After years of development in China, blogs have finally shown their power as a grassroots media outlet of netizens, especially after May 12, said Peng Bo, Deputy Director of the Internet Bureau of the Information Office under the State Council of China, at a convention on the development of new media held in Beijing on May 20.

According to him, after the Wenchuan earthquake, the blogs in Tencent, Sina, NetEase and Sohu, four of major websites in China, totaled 2.33 million with 2.36 billion page views and 613.2 billion posts by then. The number of news reports of these four websites during the same period, meanwhile, totaled 130,000.

"This shows that the influence of blogs or podcasts has exceeded Web news and forums," Peng said.

Min Dahong, a researcher of the Media Research Institute of the Chinese Academy of Social Sciences (CASS), said in an article on sina.com that blogging has played an important role in information dissemination and communication after the quake, becoming a major supplement to the reports of mainstream media.

"The nature of a blog is a participation-style medium and this has been clearly shown in the after-quake reports this time," Min said.

Part of life

Since 2002 when blogs first appeared in China, blogging has been a major part of many people's lives. Most celebrities have opened their blogs in big portal websites, but ordinary people have also established a home online. Here they share thoughts, experiences and pictures, and with peer pressure blogs are now almost essential for young Chinese.

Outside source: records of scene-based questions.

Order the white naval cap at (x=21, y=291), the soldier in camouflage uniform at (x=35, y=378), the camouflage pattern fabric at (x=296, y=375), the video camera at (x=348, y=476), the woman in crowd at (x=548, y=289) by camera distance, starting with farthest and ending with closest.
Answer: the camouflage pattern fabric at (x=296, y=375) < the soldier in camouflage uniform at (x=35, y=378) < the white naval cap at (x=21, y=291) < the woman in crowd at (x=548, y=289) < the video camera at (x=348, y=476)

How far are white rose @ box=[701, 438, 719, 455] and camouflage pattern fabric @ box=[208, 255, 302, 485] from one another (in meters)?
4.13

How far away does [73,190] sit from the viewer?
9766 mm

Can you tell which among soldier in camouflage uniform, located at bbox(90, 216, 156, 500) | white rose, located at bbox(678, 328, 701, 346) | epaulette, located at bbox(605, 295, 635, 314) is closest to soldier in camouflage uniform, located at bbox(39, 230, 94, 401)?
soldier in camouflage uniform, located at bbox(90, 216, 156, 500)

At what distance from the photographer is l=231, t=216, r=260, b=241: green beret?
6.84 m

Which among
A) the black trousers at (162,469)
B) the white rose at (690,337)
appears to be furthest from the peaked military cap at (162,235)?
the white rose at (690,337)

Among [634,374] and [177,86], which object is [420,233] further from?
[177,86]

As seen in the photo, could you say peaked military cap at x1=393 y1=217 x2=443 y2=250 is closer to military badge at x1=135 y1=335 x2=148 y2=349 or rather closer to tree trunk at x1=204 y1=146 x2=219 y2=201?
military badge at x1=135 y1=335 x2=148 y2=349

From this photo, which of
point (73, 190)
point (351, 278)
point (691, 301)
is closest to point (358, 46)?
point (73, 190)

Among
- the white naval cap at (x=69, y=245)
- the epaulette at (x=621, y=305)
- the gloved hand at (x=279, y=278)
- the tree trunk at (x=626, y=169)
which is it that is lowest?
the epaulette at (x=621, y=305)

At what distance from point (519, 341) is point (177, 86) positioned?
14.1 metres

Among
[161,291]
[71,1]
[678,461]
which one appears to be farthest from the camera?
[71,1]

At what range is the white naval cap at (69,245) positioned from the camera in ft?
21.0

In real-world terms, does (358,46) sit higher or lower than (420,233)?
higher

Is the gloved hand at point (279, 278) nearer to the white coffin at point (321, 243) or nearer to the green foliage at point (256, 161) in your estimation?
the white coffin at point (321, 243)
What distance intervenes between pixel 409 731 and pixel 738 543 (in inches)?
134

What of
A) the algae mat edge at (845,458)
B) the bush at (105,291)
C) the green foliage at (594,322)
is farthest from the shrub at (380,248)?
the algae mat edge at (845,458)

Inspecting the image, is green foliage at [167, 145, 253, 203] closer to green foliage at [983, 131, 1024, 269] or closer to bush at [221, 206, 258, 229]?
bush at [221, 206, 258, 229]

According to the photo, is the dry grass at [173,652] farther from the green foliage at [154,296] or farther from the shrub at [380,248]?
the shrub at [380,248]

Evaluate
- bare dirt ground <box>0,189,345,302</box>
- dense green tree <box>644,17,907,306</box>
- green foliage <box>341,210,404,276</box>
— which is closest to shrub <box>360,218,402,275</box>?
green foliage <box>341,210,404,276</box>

"Generally speaking, blogging helps anyone express their intellect and creativity through the platform of the Internet," Fang Xingdong, Founder and CEO of blogchina.com, one of the earliest blog websites in China, explains his understanding of blogs.

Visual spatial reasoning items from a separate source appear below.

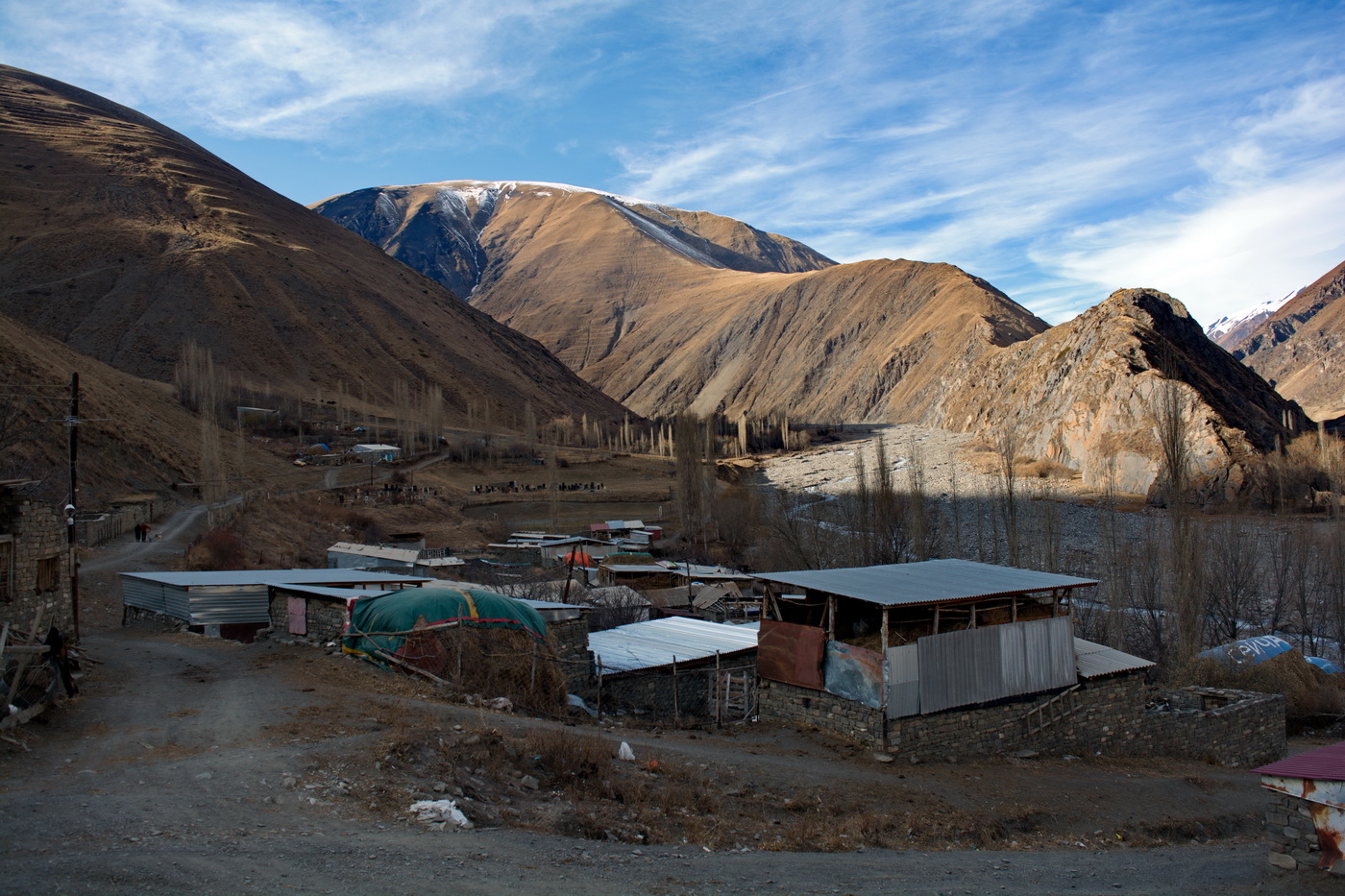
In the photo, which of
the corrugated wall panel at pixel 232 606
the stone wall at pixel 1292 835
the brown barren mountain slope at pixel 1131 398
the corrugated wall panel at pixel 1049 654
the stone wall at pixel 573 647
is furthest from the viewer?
the brown barren mountain slope at pixel 1131 398

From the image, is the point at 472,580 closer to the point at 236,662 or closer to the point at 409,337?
the point at 236,662

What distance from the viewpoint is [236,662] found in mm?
14680

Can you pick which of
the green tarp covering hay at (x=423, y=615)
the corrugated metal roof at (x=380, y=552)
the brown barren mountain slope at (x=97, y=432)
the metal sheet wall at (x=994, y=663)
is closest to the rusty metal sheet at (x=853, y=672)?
the metal sheet wall at (x=994, y=663)

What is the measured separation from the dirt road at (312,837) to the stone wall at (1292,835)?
0.30 metres

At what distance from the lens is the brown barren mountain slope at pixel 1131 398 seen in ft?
186

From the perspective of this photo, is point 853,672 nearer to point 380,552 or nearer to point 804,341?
point 380,552

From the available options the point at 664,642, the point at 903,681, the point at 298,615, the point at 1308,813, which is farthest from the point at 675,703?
the point at 1308,813

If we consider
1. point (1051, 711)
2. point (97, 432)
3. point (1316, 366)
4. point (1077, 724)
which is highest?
point (1316, 366)

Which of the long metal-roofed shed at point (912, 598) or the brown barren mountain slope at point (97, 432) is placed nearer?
the long metal-roofed shed at point (912, 598)

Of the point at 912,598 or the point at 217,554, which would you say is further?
the point at 217,554

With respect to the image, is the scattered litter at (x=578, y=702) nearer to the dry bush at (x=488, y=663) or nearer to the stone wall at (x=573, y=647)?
the stone wall at (x=573, y=647)

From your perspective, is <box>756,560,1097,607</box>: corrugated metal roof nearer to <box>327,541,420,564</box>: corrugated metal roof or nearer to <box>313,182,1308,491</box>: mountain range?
<box>327,541,420,564</box>: corrugated metal roof

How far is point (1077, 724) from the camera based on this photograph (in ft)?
49.6

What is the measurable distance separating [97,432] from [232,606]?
32.6m
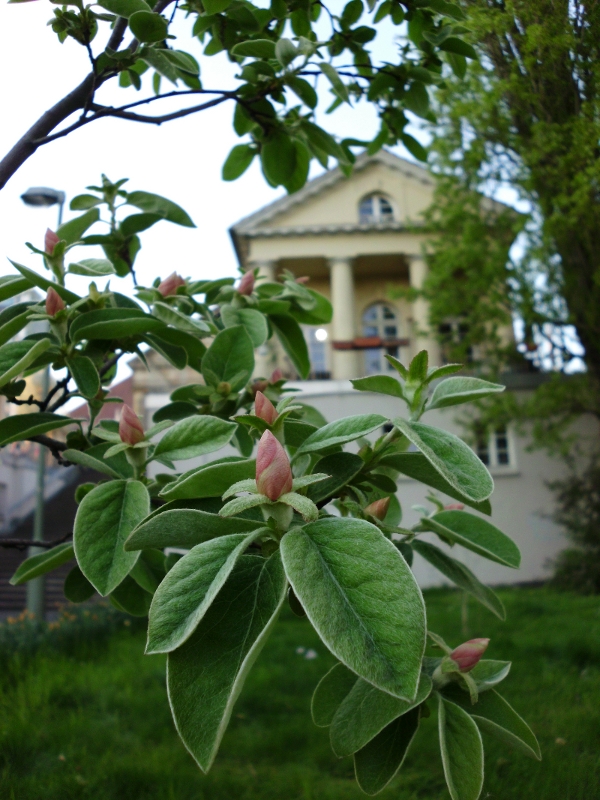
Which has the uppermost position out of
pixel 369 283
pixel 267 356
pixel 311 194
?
pixel 311 194

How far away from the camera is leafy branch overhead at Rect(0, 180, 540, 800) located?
289 mm

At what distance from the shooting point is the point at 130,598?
2.01ft

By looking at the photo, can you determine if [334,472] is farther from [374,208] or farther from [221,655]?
[374,208]

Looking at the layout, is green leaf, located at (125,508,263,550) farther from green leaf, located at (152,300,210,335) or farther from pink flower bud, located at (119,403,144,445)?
green leaf, located at (152,300,210,335)

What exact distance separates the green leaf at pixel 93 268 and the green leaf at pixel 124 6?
247 mm

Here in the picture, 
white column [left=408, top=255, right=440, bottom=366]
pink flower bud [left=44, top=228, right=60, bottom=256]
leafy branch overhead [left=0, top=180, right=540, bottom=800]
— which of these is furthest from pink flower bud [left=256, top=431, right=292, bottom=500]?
white column [left=408, top=255, right=440, bottom=366]

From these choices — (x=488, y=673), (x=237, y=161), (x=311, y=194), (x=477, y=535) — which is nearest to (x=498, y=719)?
(x=488, y=673)

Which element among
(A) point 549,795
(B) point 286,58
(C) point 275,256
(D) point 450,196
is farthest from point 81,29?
(C) point 275,256

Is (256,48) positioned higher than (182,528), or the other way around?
(256,48)

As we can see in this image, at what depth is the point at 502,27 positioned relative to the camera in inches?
23.0

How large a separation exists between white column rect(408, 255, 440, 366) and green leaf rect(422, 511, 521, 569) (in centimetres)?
530

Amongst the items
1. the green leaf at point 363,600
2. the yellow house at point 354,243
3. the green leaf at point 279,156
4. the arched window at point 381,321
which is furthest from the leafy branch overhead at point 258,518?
the arched window at point 381,321

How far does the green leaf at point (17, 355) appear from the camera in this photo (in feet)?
1.69

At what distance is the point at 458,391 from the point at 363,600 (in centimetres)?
21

According to his website, the number of blogs in China in 2002 was less than 10,000. One year later the number rose to 200,000. And in 2005, blogging began to spread among ordinary Chinese, with bloggers accounting for around 10 percent of the total netizens in China at that time

A report issued in the end of 2007 by the China Internet Network Information Center (CNNIC), the state network information center, said that up to November 2007, the number of bloggers in China had reached some 47 million, which means one in every four Chinese netizens has a blog.

The CNNIC report also said that 47 percent of the bloggers write to record their personal feelings. But it also exposed that nearly 60 percent of netizens that have been surveyed do not believe blog contents.

According to sina.com, the blog users registered in their website have exceeded 23 million now and with almost 200,000 blog updates daily. Sina's Li said all sina's blog articles are updated by bloggers themselves freely and her website does not make any edits, unless the content of these articles goes against the laws and regulations of the country.

Even people without their own blogs make a habit of reading others' blogs. Li said the blogs of their website with the most views are views about social issues and analysis of some government policies.

But when it comes to popular blogs, nothing comes close to Chinese actress Xu Jinglei in 2007. Her blog logged 100 million page views within 600 days, according to the Beijing News. Xu was thought to be an intellectual beauty in China, and her blogs attract a large number of readers just through narrations about her work and daily life.

According to the latest statistics from the Media Research Institute of CASS, there are 221 million Internet users in China currently, which means more and more Chinese will have a place to express themselves to a larger readership.

"I hope to leave some memory of my life and thoughts in my blogs and share them with others, and what is more important, some times you have to express yourself in words, " Chen said. "It can give anyone a chance to be a writer, poet or journalist."

And when it comes to gender, Chen holds that the messages are different. "I think women like to write about their feelings or mood while men prefer to write about things related to social and political issues in their blogs."

In an online promotion hosted by sina.com to select key Chinese words of 2006, blogging was chosen as one of them. It's an indication that blogs are here to stay. And what role it plays during and after the Wenchuan quake is widely believed to be another milestone.